The source conducts a systematic review to identify the EHR system’s benefits. The standard conditions of implementing the EHR help address nursing informatics (Kruse et al., 2017). EHR enhances the value of health care by making it possible for health institutions to capture information about the patient regarding assessment, clinical reports, billing reports, and the patient’s medical history. The success of Electronic Health Record and the implementation of clinical documentation must be concise with workflow designs and engage specific measures that would lead to the realization of medical benefits of customization and information interface across hospitals.
The source is credible because it articulates critical issues in EHR. The systematic review from PubMed and Medline databases helps achieve data reliability in EHR use. In essence, the source demonstrates how the use of EHR impacts the satisfaction of the physician and patient. The authors give an overview of the electronic health record features, the underlying functions, implementation and application, and the possible implication of the whole plan. Implementing EHR will come with platforms of improved communication between physicians and all parties. The technology allows for better access to the medical history of the patient. For this reason, the hospitals will allow their doctors to follow up with patients as critical factors in tracking continuing care. Hence, it is imperative to implement EHR in healthcare, regardless of cost.
The source reveals that the implementation of EHR is effective in healthcare facilities. Most technologies that establish EHR have led nurses to improve clinical documentation management. The immediate impact of this is its role in improving decision-making. The source analyses how Electronic Health Record would lead to efficiency in clinical research, improving the modes of data collection and storage within the health care system.
Conclusion
Electronic Health Record encompasses handling data in a comprehensive form. It captures the medical history, demographics, immunization status, medication status, laboratory test results, billing information, and radiology images. The annotation explains that hospitals can achieve EHR benefits if the information system is widespread and interoperable at regional and national levels. Therefore, various methods share the medical data, thereby avoiding the possible failure that can violate the patients’ privacy and entirely injure them. Concerning this, the best and most accurate practices in software engineering and medical informatics must be integrated. Hence, connecting many electronic medical systems reflects why health institutions should purchase the Electronic Health Record. However, the application of this system must meet specific criteria such as cost and legal provision since it involves human affairs. This implication involves obstacles in line with implementing the Electronic Health Record, such as training, staffing, identity, and security.
References
Graber, M. L., Byrne, C., & Johnston, D. (2017). The impact of electronic health records on diagnosis. Diagnosis, 4(4), 211-223.
Kruse, C. S., Mileski, M., Vijaykumar, A. G., Viswanathan, S. V., Suskandla, U., & Chidambaram, Y. (2017). Impact of electronic health records on long-term care facilities: systematic review. JMIR Medical informatics, 5(3), e35.

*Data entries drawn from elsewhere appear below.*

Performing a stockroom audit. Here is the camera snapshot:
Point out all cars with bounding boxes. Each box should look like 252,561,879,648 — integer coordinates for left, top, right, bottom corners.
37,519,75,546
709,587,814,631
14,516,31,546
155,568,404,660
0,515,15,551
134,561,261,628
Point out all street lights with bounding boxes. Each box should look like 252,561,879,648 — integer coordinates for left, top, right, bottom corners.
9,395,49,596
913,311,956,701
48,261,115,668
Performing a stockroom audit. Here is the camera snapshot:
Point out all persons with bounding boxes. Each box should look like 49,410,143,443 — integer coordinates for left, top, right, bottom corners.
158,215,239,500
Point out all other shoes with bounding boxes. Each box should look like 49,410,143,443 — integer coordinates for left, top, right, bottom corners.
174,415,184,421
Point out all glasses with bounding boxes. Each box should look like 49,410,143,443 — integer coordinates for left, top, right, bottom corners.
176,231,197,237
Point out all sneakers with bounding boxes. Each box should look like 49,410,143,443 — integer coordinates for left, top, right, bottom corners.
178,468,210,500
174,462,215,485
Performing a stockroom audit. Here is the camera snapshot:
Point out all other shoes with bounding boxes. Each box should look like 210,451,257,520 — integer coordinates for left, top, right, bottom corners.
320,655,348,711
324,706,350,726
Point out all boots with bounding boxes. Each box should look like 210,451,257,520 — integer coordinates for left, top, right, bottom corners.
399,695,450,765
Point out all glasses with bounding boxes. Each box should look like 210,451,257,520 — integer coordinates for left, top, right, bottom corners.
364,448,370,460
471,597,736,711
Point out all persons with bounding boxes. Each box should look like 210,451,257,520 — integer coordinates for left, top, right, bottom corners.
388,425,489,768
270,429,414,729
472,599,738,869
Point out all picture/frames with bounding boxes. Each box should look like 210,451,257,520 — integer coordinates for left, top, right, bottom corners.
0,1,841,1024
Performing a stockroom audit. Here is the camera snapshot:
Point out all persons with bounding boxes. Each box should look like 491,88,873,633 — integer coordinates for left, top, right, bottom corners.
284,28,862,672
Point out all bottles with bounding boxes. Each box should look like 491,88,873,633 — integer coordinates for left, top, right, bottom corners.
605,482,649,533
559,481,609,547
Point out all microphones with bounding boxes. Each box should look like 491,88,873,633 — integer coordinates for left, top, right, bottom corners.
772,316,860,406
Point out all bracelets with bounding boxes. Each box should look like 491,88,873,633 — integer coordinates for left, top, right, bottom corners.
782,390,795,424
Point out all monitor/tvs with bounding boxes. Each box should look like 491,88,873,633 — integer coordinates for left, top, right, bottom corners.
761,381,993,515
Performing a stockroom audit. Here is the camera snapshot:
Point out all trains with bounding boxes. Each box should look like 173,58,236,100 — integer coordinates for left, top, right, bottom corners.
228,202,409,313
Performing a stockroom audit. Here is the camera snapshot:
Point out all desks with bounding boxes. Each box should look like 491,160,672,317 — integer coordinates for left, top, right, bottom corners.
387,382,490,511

Stevenson, J. E., Israelsson, J., Petersson, G., & Bath, P. A. (2018). Factors influencing the quality of vital sign data in electronic health records: A qualitative study. Journal of clinical nursing, 27(5-6), 1276-1286.
Vehko, T., Hyppönen, H., Puttonen, S., Kujala, S., Ketola, E., Tuukkanen, J., … & Heponiemi, T. (2019). Experienced time pressure and stress: electronic health records usability and information technology competence play a role. BMC Medical Informatics and Decision Making, 19(1), 1-9.